About This Place
Great Barrington, Massachusetts, settled in 1726, was the first U.S. city to have a lighted Main Street. Today it holds the top spot on Smithsonian Magazine’s list of “The 20 Best Small Towns in America.”
With just 7,000 residents, Great Barrington has great historical significance. It was here that American colonists first took up arms against the British, two years before the Revolutionary War began. Great Barrington also is the hometown of W.E.B. Du Bois, the civil rights leader who co-founded the NAACP a century ago. The Great Barrington community even helped pay for Du Bois’ college education.
For history hunters, a good first stop is the Great Barrington Historical Society and Museum. Permanent collections include literature, photographs, paintings, business records and furniture from important eras in local and national history. Visitors can view Native American artifacts and tour the recently acquired Truman Wheeler Farmstead. The mid-1700s house formerly belonged on one Great Barrington’s first farming settlements.
Another popular sightseeing spot in Great Barrington is Monument Mountain. Hikers who reach the 1,642-foot summit can see far into the southern Berkshire mountains and the Housatonic River Valley. The quartzite mountain has several trail loops, none more than 3 miles long, which invite visitors to explore the rugged terrain.

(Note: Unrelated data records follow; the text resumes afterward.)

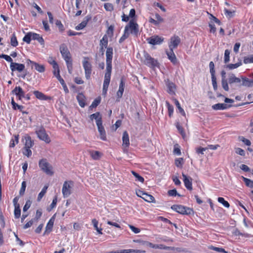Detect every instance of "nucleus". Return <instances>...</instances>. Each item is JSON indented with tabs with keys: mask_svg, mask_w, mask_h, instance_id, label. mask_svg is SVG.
Segmentation results:
<instances>
[{
	"mask_svg": "<svg viewBox=\"0 0 253 253\" xmlns=\"http://www.w3.org/2000/svg\"><path fill=\"white\" fill-rule=\"evenodd\" d=\"M55 214L53 215L51 218L49 219L48 223L46 224V226L45 227V230L44 232L43 233V235H45L46 234H49L50 233L52 230L54 222L55 221Z\"/></svg>",
	"mask_w": 253,
	"mask_h": 253,
	"instance_id": "nucleus-14",
	"label": "nucleus"
},
{
	"mask_svg": "<svg viewBox=\"0 0 253 253\" xmlns=\"http://www.w3.org/2000/svg\"><path fill=\"white\" fill-rule=\"evenodd\" d=\"M39 166L41 169L46 174L52 175L54 173L52 171V166L47 162L46 159H42L39 161Z\"/></svg>",
	"mask_w": 253,
	"mask_h": 253,
	"instance_id": "nucleus-3",
	"label": "nucleus"
},
{
	"mask_svg": "<svg viewBox=\"0 0 253 253\" xmlns=\"http://www.w3.org/2000/svg\"><path fill=\"white\" fill-rule=\"evenodd\" d=\"M174 100V103H175L176 107L178 108L179 112L182 116H185V112H184V110L180 106V104L179 102H178V101L176 99H175Z\"/></svg>",
	"mask_w": 253,
	"mask_h": 253,
	"instance_id": "nucleus-42",
	"label": "nucleus"
},
{
	"mask_svg": "<svg viewBox=\"0 0 253 253\" xmlns=\"http://www.w3.org/2000/svg\"><path fill=\"white\" fill-rule=\"evenodd\" d=\"M166 54L169 59L174 64L177 63V60L174 54L172 48H169L166 50Z\"/></svg>",
	"mask_w": 253,
	"mask_h": 253,
	"instance_id": "nucleus-17",
	"label": "nucleus"
},
{
	"mask_svg": "<svg viewBox=\"0 0 253 253\" xmlns=\"http://www.w3.org/2000/svg\"><path fill=\"white\" fill-rule=\"evenodd\" d=\"M211 81L214 90H216L217 89V84L216 83V79L215 75L211 76Z\"/></svg>",
	"mask_w": 253,
	"mask_h": 253,
	"instance_id": "nucleus-57",
	"label": "nucleus"
},
{
	"mask_svg": "<svg viewBox=\"0 0 253 253\" xmlns=\"http://www.w3.org/2000/svg\"><path fill=\"white\" fill-rule=\"evenodd\" d=\"M73 185V182L72 181H65L64 182L62 192L64 198L69 197L71 194V189Z\"/></svg>",
	"mask_w": 253,
	"mask_h": 253,
	"instance_id": "nucleus-7",
	"label": "nucleus"
},
{
	"mask_svg": "<svg viewBox=\"0 0 253 253\" xmlns=\"http://www.w3.org/2000/svg\"><path fill=\"white\" fill-rule=\"evenodd\" d=\"M241 81V79L239 78H237L234 74H231L229 78L228 83L229 84H232L233 83H239Z\"/></svg>",
	"mask_w": 253,
	"mask_h": 253,
	"instance_id": "nucleus-33",
	"label": "nucleus"
},
{
	"mask_svg": "<svg viewBox=\"0 0 253 253\" xmlns=\"http://www.w3.org/2000/svg\"><path fill=\"white\" fill-rule=\"evenodd\" d=\"M183 163L182 158H177L175 160V164L177 167H181Z\"/></svg>",
	"mask_w": 253,
	"mask_h": 253,
	"instance_id": "nucleus-62",
	"label": "nucleus"
},
{
	"mask_svg": "<svg viewBox=\"0 0 253 253\" xmlns=\"http://www.w3.org/2000/svg\"><path fill=\"white\" fill-rule=\"evenodd\" d=\"M91 17L90 15H87L85 17L83 21L75 27L77 30H80L84 29L87 25L88 22L91 19Z\"/></svg>",
	"mask_w": 253,
	"mask_h": 253,
	"instance_id": "nucleus-23",
	"label": "nucleus"
},
{
	"mask_svg": "<svg viewBox=\"0 0 253 253\" xmlns=\"http://www.w3.org/2000/svg\"><path fill=\"white\" fill-rule=\"evenodd\" d=\"M230 51L228 49H226L224 53V62L225 63L228 62L230 60Z\"/></svg>",
	"mask_w": 253,
	"mask_h": 253,
	"instance_id": "nucleus-55",
	"label": "nucleus"
},
{
	"mask_svg": "<svg viewBox=\"0 0 253 253\" xmlns=\"http://www.w3.org/2000/svg\"><path fill=\"white\" fill-rule=\"evenodd\" d=\"M166 104L168 109L169 115L171 117L173 113V107L168 101H166Z\"/></svg>",
	"mask_w": 253,
	"mask_h": 253,
	"instance_id": "nucleus-46",
	"label": "nucleus"
},
{
	"mask_svg": "<svg viewBox=\"0 0 253 253\" xmlns=\"http://www.w3.org/2000/svg\"><path fill=\"white\" fill-rule=\"evenodd\" d=\"M136 57L143 61L144 64L155 70L156 68H160V64L157 59L152 58L145 50H142L137 52Z\"/></svg>",
	"mask_w": 253,
	"mask_h": 253,
	"instance_id": "nucleus-1",
	"label": "nucleus"
},
{
	"mask_svg": "<svg viewBox=\"0 0 253 253\" xmlns=\"http://www.w3.org/2000/svg\"><path fill=\"white\" fill-rule=\"evenodd\" d=\"M100 45L102 47H107L108 45V37L105 35L102 39L100 41Z\"/></svg>",
	"mask_w": 253,
	"mask_h": 253,
	"instance_id": "nucleus-43",
	"label": "nucleus"
},
{
	"mask_svg": "<svg viewBox=\"0 0 253 253\" xmlns=\"http://www.w3.org/2000/svg\"><path fill=\"white\" fill-rule=\"evenodd\" d=\"M33 40H37L41 45H43L44 40L43 38L39 35L36 33H33Z\"/></svg>",
	"mask_w": 253,
	"mask_h": 253,
	"instance_id": "nucleus-34",
	"label": "nucleus"
},
{
	"mask_svg": "<svg viewBox=\"0 0 253 253\" xmlns=\"http://www.w3.org/2000/svg\"><path fill=\"white\" fill-rule=\"evenodd\" d=\"M243 181L246 184V185L249 187L251 188H253V181L251 179L244 177V176H242Z\"/></svg>",
	"mask_w": 253,
	"mask_h": 253,
	"instance_id": "nucleus-40",
	"label": "nucleus"
},
{
	"mask_svg": "<svg viewBox=\"0 0 253 253\" xmlns=\"http://www.w3.org/2000/svg\"><path fill=\"white\" fill-rule=\"evenodd\" d=\"M176 127L178 130L179 131V133L181 134L183 137H184V136L185 135V133L184 132L183 127L179 125L178 123H177L176 125Z\"/></svg>",
	"mask_w": 253,
	"mask_h": 253,
	"instance_id": "nucleus-59",
	"label": "nucleus"
},
{
	"mask_svg": "<svg viewBox=\"0 0 253 253\" xmlns=\"http://www.w3.org/2000/svg\"><path fill=\"white\" fill-rule=\"evenodd\" d=\"M100 103V99L96 98L93 100L91 105L89 106V108L91 109L93 108L96 107Z\"/></svg>",
	"mask_w": 253,
	"mask_h": 253,
	"instance_id": "nucleus-51",
	"label": "nucleus"
},
{
	"mask_svg": "<svg viewBox=\"0 0 253 253\" xmlns=\"http://www.w3.org/2000/svg\"><path fill=\"white\" fill-rule=\"evenodd\" d=\"M49 63L52 65L54 70H57V72H60L58 65L54 60H52V62L49 61Z\"/></svg>",
	"mask_w": 253,
	"mask_h": 253,
	"instance_id": "nucleus-54",
	"label": "nucleus"
},
{
	"mask_svg": "<svg viewBox=\"0 0 253 253\" xmlns=\"http://www.w3.org/2000/svg\"><path fill=\"white\" fill-rule=\"evenodd\" d=\"M241 65V62H238L235 64H230L227 65V68H229L230 70H232L234 69H236L239 67Z\"/></svg>",
	"mask_w": 253,
	"mask_h": 253,
	"instance_id": "nucleus-56",
	"label": "nucleus"
},
{
	"mask_svg": "<svg viewBox=\"0 0 253 253\" xmlns=\"http://www.w3.org/2000/svg\"><path fill=\"white\" fill-rule=\"evenodd\" d=\"M224 11L225 15L228 18H231V17H233L234 15V12H235L234 11H231L228 10L226 8H225Z\"/></svg>",
	"mask_w": 253,
	"mask_h": 253,
	"instance_id": "nucleus-61",
	"label": "nucleus"
},
{
	"mask_svg": "<svg viewBox=\"0 0 253 253\" xmlns=\"http://www.w3.org/2000/svg\"><path fill=\"white\" fill-rule=\"evenodd\" d=\"M210 71L211 76L215 75L214 64L212 61H211L209 63Z\"/></svg>",
	"mask_w": 253,
	"mask_h": 253,
	"instance_id": "nucleus-58",
	"label": "nucleus"
},
{
	"mask_svg": "<svg viewBox=\"0 0 253 253\" xmlns=\"http://www.w3.org/2000/svg\"><path fill=\"white\" fill-rule=\"evenodd\" d=\"M89 118L91 121H93L94 119L96 121V125L97 123L100 124L102 123L101 116L98 112L90 115Z\"/></svg>",
	"mask_w": 253,
	"mask_h": 253,
	"instance_id": "nucleus-25",
	"label": "nucleus"
},
{
	"mask_svg": "<svg viewBox=\"0 0 253 253\" xmlns=\"http://www.w3.org/2000/svg\"><path fill=\"white\" fill-rule=\"evenodd\" d=\"M114 29V26L110 25L108 27V28L106 31V34L105 35H107V37H109L110 38L112 37L113 35Z\"/></svg>",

For less athletic sightseeing, Great Barrington visitors can enjoy a relaxing stroll along the Housatonic River Walk. This placid greenway trail follows the city’s downtown area toward the W.E.B. Du Bois River Garden Park. Here, a permanent exhibit honors Du Bois.
The Guthrie Center at the Old Trinity Church is the former home of Ray and Alice Brock. Mrs. Brock is immortalized in “Alice’s Restaurant Massacree,” the 1967 folk song written and performed by Arlo Guthrie. The 18-minute-long song was turned into a full-length movie two years later. The Guthrie Foundation is now headquartered here and frequently hosts lectures and troubadour series.

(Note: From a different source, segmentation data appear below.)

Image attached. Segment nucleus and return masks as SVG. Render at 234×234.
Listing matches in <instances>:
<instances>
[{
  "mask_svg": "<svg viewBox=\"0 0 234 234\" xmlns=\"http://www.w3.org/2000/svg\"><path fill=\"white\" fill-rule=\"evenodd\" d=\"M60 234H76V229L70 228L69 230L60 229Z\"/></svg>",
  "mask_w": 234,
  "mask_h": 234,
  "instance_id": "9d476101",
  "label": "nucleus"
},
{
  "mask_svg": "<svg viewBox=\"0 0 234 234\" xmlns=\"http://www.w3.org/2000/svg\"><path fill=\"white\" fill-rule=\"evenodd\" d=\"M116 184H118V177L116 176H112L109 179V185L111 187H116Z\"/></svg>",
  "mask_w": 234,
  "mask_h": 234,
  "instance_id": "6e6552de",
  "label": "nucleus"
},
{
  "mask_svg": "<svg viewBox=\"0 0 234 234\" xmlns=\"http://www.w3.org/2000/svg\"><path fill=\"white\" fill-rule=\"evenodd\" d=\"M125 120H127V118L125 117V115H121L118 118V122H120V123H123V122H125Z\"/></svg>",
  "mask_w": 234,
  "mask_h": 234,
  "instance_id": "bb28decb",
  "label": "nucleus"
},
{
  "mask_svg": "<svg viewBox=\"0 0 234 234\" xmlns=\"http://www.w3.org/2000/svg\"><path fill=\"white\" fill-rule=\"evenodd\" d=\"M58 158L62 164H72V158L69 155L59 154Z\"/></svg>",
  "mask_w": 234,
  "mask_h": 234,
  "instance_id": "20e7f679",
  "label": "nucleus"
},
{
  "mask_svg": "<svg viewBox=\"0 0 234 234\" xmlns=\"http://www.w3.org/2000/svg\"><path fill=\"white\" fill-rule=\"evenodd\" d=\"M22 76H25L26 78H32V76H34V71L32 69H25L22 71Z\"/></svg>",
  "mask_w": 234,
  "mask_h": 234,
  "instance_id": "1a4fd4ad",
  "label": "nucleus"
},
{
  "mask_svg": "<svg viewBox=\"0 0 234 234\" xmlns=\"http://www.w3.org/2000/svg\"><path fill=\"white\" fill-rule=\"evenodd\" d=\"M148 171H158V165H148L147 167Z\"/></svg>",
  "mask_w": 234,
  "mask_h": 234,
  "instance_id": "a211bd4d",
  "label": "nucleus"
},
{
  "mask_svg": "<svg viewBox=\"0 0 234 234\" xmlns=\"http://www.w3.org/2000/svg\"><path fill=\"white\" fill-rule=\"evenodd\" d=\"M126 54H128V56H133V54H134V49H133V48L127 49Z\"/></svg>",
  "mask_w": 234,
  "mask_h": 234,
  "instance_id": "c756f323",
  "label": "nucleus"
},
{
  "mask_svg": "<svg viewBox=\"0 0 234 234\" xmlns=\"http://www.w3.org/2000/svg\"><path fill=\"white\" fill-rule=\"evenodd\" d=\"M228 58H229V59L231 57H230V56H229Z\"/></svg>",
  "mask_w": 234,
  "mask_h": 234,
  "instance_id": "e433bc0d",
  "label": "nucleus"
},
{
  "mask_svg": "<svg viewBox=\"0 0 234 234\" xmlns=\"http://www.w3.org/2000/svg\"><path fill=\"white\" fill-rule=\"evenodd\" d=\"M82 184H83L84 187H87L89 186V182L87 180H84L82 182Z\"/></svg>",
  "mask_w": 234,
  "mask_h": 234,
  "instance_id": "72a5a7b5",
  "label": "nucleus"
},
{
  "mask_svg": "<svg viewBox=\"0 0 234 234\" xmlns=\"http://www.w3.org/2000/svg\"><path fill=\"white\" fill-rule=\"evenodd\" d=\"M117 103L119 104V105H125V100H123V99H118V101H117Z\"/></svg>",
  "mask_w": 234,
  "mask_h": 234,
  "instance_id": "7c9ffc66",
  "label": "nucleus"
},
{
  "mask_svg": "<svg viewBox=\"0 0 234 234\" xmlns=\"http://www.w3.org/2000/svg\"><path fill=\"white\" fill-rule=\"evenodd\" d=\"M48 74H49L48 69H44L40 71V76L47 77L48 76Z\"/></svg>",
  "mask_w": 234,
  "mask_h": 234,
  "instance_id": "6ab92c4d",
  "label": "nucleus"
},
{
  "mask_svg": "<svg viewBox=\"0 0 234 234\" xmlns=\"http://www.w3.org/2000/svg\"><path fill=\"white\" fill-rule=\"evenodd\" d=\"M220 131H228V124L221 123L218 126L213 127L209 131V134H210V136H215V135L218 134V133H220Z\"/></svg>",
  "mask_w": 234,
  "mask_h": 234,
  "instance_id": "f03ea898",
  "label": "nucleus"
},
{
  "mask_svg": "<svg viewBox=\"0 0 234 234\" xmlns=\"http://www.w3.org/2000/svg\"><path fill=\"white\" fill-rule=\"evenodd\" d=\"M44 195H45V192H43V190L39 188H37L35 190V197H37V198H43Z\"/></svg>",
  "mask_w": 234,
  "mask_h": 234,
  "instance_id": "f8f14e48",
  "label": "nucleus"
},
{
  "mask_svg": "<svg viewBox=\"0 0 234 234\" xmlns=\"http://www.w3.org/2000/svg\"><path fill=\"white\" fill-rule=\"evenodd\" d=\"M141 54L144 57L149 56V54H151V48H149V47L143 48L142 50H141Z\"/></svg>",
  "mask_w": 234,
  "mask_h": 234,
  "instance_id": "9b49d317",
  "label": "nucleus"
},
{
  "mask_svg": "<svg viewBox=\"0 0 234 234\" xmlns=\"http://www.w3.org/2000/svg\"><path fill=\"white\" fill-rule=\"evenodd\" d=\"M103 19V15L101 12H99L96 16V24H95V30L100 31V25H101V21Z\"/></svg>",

Fans of traditional theater experiences will find that the Mahaiwe Performing Arts Center fits the bill. The 1905 building is among the nation’s oldest surviving vaudeville theaters. Today the center produces operas, musicals and plays, screens classic films and hosts popular entertainers like David Sedaris.
Take a page from Great Barrington locals when shopping for antiques and other rare finds. Elise Abrams Antiques is the place to look for rare porcelain and glass pieces. The shop’s collection includes tableware and specialty items by Tiffany, Royal Crown Derby, Lenox, Wedgwood and Limoges. The Emporium Antique Center specializes in fine art, estate jewelry, costumes and pottery. Inside the 5,000-square-foot Great Barrington Antiques Center, individual dealers showcase their wares in brightly lit cubicles. Customers can browse for furniture, prints and rugs. Berkshire Home and Antiques specializes in authentic local furniture and accessories.
For an early morning or afternoon bite, head to Martin’s Restaurant on Railroad Street, where breakfast is served all day. At the dinner hour, Castle Street Café near the Mahaiwe Center serves up Mediterranean-inspired dishes and a notable list of wines. Jazz bands frequently perform here, with no cover charge for guests.